§ Work to complete: Please give every entry again, exactly as it reads.

§ Provided entries:
____________________

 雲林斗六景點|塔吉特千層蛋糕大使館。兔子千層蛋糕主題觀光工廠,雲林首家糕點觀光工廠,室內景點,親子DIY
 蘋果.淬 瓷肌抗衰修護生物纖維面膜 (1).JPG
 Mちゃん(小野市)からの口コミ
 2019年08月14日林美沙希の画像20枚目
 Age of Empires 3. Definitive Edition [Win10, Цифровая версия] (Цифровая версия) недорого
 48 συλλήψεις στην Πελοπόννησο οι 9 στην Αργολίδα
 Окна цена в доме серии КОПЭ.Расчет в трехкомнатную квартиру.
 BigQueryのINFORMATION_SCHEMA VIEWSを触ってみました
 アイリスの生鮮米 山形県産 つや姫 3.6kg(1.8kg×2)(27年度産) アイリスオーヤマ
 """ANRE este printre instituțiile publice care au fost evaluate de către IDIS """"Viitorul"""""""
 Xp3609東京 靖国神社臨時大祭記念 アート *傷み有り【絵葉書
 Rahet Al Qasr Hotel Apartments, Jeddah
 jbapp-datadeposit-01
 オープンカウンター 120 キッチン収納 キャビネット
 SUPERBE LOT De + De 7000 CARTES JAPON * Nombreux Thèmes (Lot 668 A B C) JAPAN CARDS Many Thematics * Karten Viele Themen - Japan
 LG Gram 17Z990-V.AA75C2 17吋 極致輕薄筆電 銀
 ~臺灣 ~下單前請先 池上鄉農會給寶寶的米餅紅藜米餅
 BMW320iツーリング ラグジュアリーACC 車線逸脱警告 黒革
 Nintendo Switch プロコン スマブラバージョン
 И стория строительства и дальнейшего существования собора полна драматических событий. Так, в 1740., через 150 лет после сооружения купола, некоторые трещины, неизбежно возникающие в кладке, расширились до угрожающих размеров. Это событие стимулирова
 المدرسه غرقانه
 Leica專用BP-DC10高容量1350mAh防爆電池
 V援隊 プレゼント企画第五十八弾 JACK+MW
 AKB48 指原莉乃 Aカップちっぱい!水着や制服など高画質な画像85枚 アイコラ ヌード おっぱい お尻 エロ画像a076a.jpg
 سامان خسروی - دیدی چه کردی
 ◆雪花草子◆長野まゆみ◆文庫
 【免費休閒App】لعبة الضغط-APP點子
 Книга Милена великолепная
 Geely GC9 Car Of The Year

____________________

§ Answer space:
 雲林斗六景點|塔吉特千層蛋糕大使館。兔子千層蛋糕主題觀光工廠,雲林首家糕點觀光工廠,室內景點,親子DIY
 蘋果.淬 瓷肌抗衰修護生物纖維面膜 (1).JPG
 Mちゃん(小野市)からの口コミ
 2019年08月14日林美沙希の画像20枚目
 Age of Empires 3. Definitive Edition [Win10, Цифровая версия] (Цифровая версия) недорого
 48 συλλήψεις στην Πελοπόννησο οι 9 στην Αργολίδα
 Окна цена в доме серии КОПЭ.Расчет в трехкомнатную квартиру.
 BigQueryのINFORMATION_SCHEMA VIEWSを触ってみました
 アイリスの生鮮米 山形県産 つや姫 3.6kg(1.8kg×2)(27年度産) アイリスオーヤマ
 """ANRE este printre instituțiile publice care au fost evaluate de către IDIS """"Viitorul"""""""
 Xp3609東京 靖国神社臨時大祭記念 アート *傷み有り【絵葉書
 Rahet Al Qasr Hotel Apartments, Jeddah
 jbapp-datadeposit-01
 オープンカウンター 120 キッチン収納 キャビネット
 SUPERBE LOT De + De 7000 CARTES JAPON * Nombreux Thèmes (Lot 668 A B C) JAPAN CARDS Many Thematics * Karten Viele Themen - Japan
 LG Gram 17Z990-V.AA75C2 17吋 極致輕薄筆電 銀
 ~臺灣 ~下單前請先 池上鄉農會給寶寶的米餅紅藜米餅
 BMW320iツーリング ラグジュアリーACC 車線逸脱警告 黒革
 Nintendo Switch プロコン スマブラバージョン
 И стория строительства и дальнейшего существования собора полна драматических событий. Так, в 1740., через 150 лет после сооружения купола, некоторые трещины, неизбежно возникающие в кладке, расширились до угрожающих размеров. Это событие стимулирова
 المدرسه غرقانه
 Leica專用BP-DC10高容量1350mAh防爆電池
 V援隊 プレゼント企画第五十八弾 JACK+MW
 AKB48 指原莉乃 Aカップちっぱい!水着や制服など高画質な画像85枚 アイコラ ヌード おっぱい お尻 エロ画像a076a.jpg
 سامان خسروی - دیدی چه کردی
 ◆雪花草子◆長野まゆみ◆文庫
 【免費休閒App】لعبة الضغط-APP點子
 Книга Милена великолепная
 Geely GC9 Car Of The Year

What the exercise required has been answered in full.